* [Exercise directions]:
Can you write out the material below again, replacing "defective" with "faulty" everywhere and leaving everything else as it is? Omit the pictures from your answer.

>> start

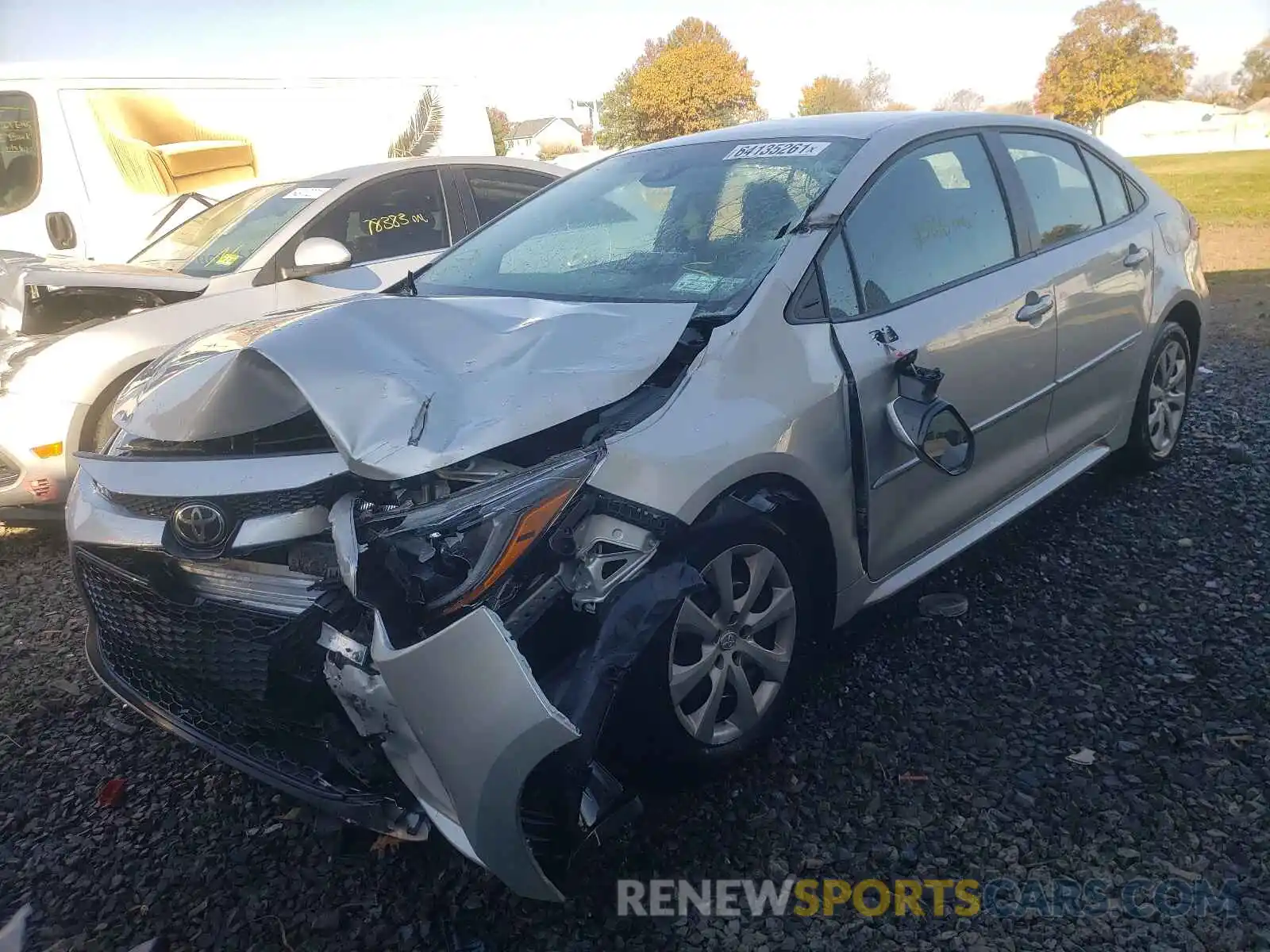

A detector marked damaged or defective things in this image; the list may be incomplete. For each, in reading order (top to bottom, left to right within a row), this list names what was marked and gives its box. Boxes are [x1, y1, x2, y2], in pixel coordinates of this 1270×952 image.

damaged front bumper [69, 447, 695, 904]
crumpled front hood [111, 293, 695, 485]
torn plastic fender liner [371, 604, 581, 904]
broken headlight [360, 449, 602, 619]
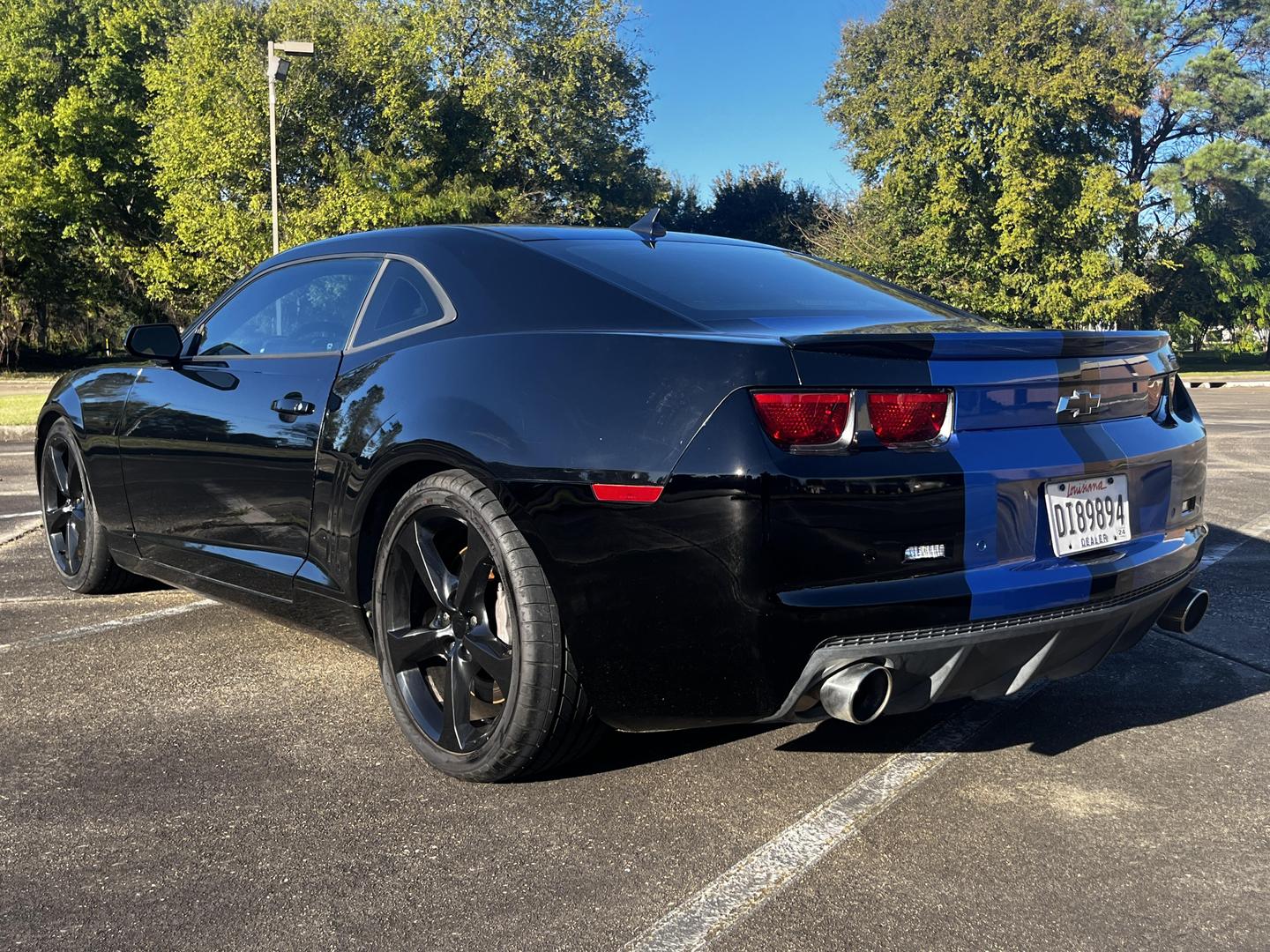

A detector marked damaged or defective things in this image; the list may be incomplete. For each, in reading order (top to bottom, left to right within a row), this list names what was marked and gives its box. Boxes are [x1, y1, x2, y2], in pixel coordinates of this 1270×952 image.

cracked asphalt [2, 388, 1270, 952]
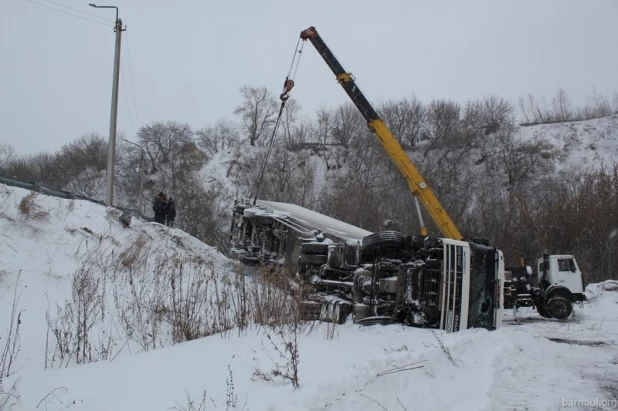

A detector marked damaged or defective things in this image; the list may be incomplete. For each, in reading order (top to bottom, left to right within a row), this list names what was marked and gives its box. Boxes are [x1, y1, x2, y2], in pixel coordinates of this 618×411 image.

overturned truck [229, 200, 502, 334]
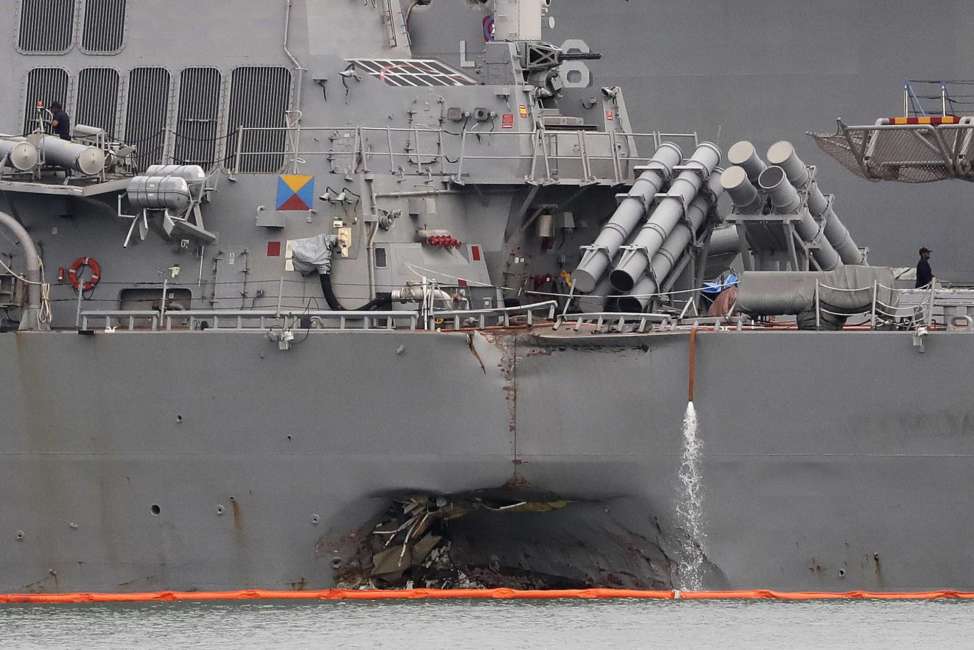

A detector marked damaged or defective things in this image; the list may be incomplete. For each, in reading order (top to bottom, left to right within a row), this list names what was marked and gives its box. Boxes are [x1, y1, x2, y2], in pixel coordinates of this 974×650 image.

damaged hull [1, 330, 974, 592]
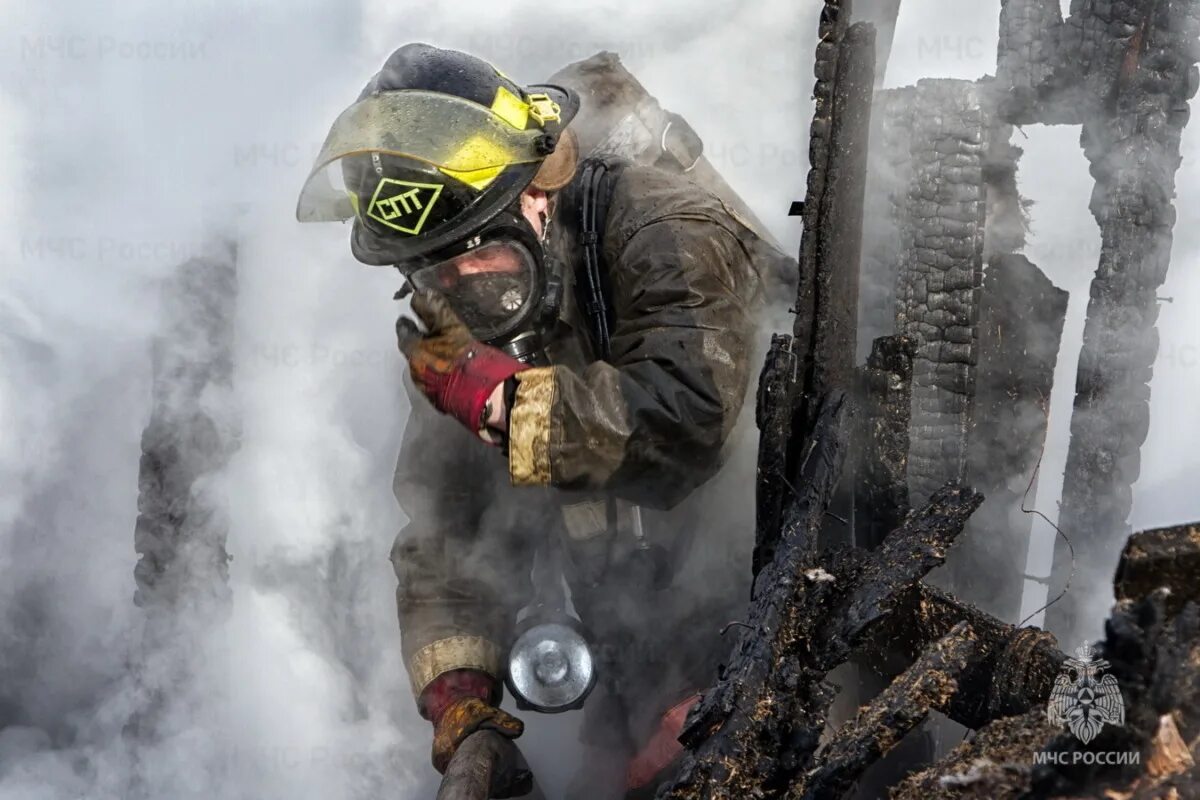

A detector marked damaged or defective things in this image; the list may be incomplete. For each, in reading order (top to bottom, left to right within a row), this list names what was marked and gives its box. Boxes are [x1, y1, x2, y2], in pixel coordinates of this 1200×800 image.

charred wooden beam [792, 623, 979, 800]
charred debris pile [657, 0, 1200, 796]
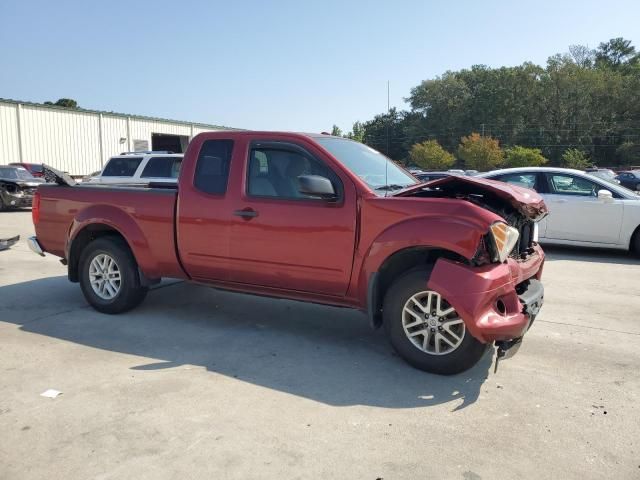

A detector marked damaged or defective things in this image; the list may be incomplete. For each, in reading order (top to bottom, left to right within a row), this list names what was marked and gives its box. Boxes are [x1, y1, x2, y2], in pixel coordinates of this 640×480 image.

crumpled hood [392, 174, 548, 219]
exposed headlight assembly [490, 221, 520, 262]
damaged headlight [490, 221, 520, 262]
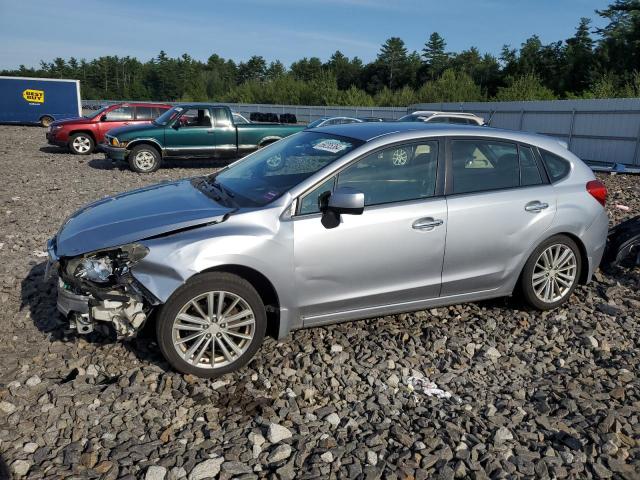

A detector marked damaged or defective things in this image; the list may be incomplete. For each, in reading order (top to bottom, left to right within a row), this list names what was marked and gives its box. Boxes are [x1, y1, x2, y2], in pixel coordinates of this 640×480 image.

broken headlight [66, 244, 150, 284]
damaged silver subaru impreza [46, 124, 608, 378]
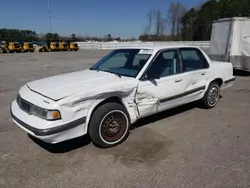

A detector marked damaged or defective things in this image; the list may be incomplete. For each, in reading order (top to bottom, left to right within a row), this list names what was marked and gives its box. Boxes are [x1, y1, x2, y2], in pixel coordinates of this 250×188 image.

damaged white car [10, 46, 235, 148]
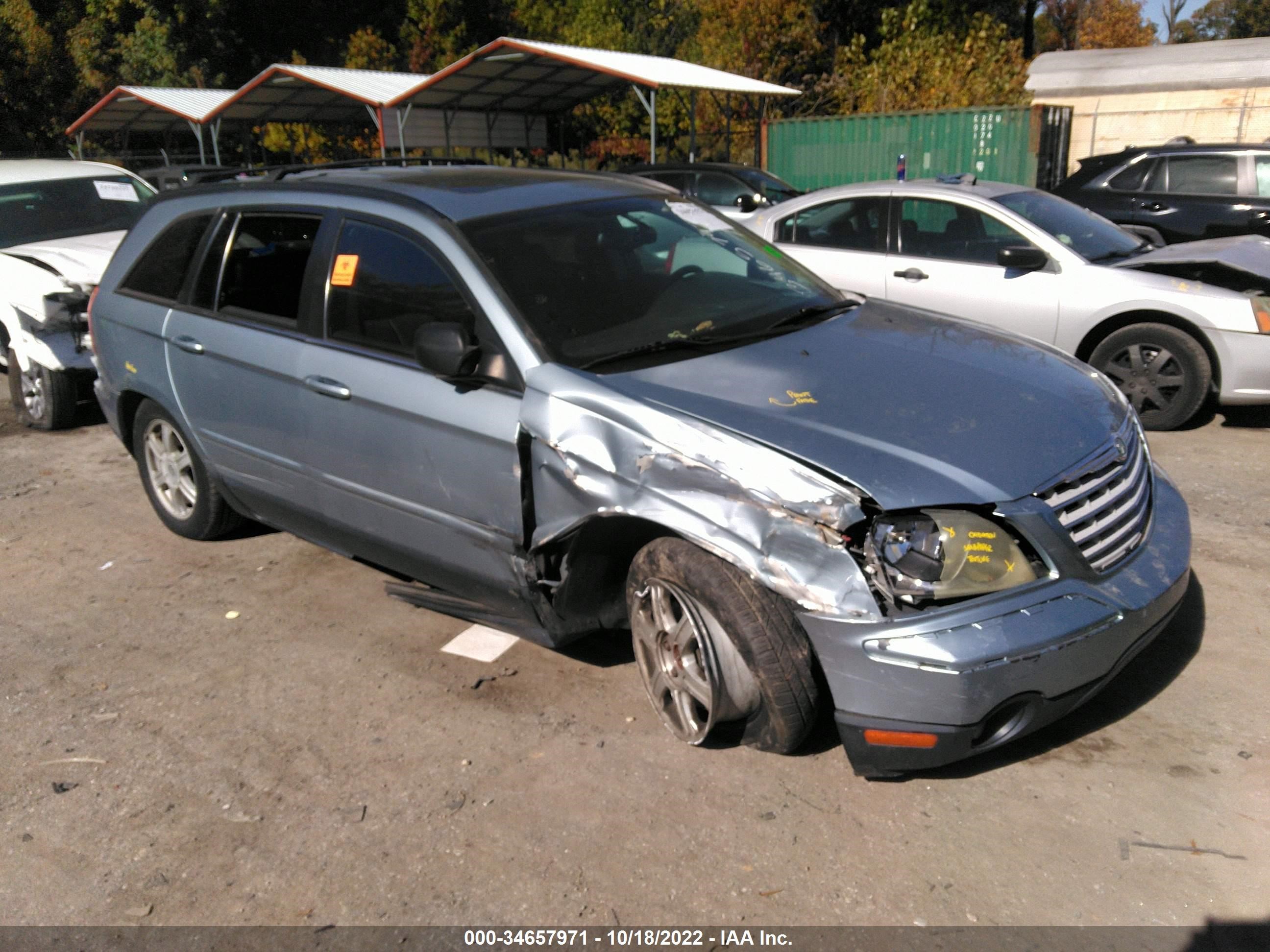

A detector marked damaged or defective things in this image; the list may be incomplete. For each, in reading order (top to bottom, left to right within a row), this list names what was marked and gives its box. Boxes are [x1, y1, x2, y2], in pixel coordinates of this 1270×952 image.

crumpled hood [0, 229, 125, 284]
white damaged car [1, 162, 155, 429]
crumpled hood [1113, 234, 1270, 286]
damaged chrysler pacifica [92, 167, 1192, 776]
crumpled hood [600, 302, 1129, 513]
broken headlight [866, 509, 1035, 607]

>> end

* [Full solution]:
A detector marked damaged or faulty things in this image; the list may be incomplete. For each, in reading order (top to bottom, left to right within a row), this list names what was marked and gives its box. Boxes are [x1, y1, x2, y2], in pixel coordinates of this 1270×952 image.

damaged front bumper [69, 447, 695, 904]
crumpled front hood [111, 293, 695, 485]
torn plastic fender liner [371, 604, 581, 904]
broken headlight [360, 449, 602, 619]

A detector marked damaged or faulty things in this image; the list may be incomplete. For each, in reading order (top to bottom, left to right within a row), this list names what was marked and gives its box. Boxes are [x1, y1, x2, y2], in pixel coordinates of this 1270×952 image.

cracked asphalt [2, 388, 1270, 952]

A detector marked damaged or faulty things in this image; the list may be incomplete. For each, in reading order (top to bottom, left to right within a row), this list names what was marked and gives its box. Boxes are [x1, y1, x2, y2], in pixel coordinates of this 618×411 image.

overturned truck [229, 200, 502, 334]

A detector marked damaged or faulty things in this image; the list may be incomplete. For each, in reading order (top to bottom, left to right within a row), this list names what was marked and gives its box. Boxes are [x1, y1, x2, y2], in pixel coordinates of this 974×650 image.

damaged hull [1, 330, 974, 592]

A detector marked damaged or faulty things in this image; the list may be incomplete. For each, in reading order (top to bottom, left to right within a row), this list names what was marked and gives its box. Boxes are [x1, y1, x2, y2], in pixel coordinates of this 1200×800 image.

charred wooden beam [792, 623, 979, 800]
charred debris pile [657, 0, 1200, 796]

A detector marked damaged or faulty things in this image; the list may be incomplete. For each, in reading order (top to bottom, left to right within a row), this list names what was marked and gives its box. Boxes are [x1, y1, x2, y2], in pixel coordinates of this 640×480 image.

crumpled hood [392, 174, 548, 219]
exposed headlight assembly [490, 221, 520, 262]
damaged headlight [490, 221, 520, 262]

A detector marked damaged or faulty things in this image; the list may be incomplete. For each, in reading order (top to bottom, left to right within a row), this list names what was marked and gives its box. Boxes are [x1, y1, x2, y2], in pixel coordinates of this 640×480 image.

broken headlight [66, 244, 150, 284]
damaged silver subaru impreza [46, 124, 608, 378]

A detector marked damaged or faulty things in this image; the list may be incomplete. For each, in reading order (top to bottom, left to right within a row), this list names what was marked and gives its box. Boxes are [x1, y1, x2, y2], in pixel coordinates of this 250×188 image.

damaged white car [10, 46, 235, 148]

A detector marked damaged or faulty things in this image; the list may be incomplete. For each, in reading order (top to bottom, left to right within a row), this list names what was marked and gives its box. Boxes are [x1, y1, x2, y2], in pixel coordinates of this 1270×952 image.

crumpled hood [0, 229, 125, 284]
white damaged car [1, 162, 155, 429]
crumpled hood [1113, 234, 1270, 286]
damaged chrysler pacifica [92, 167, 1192, 776]
crumpled hood [600, 302, 1129, 513]
broken headlight [866, 509, 1035, 607]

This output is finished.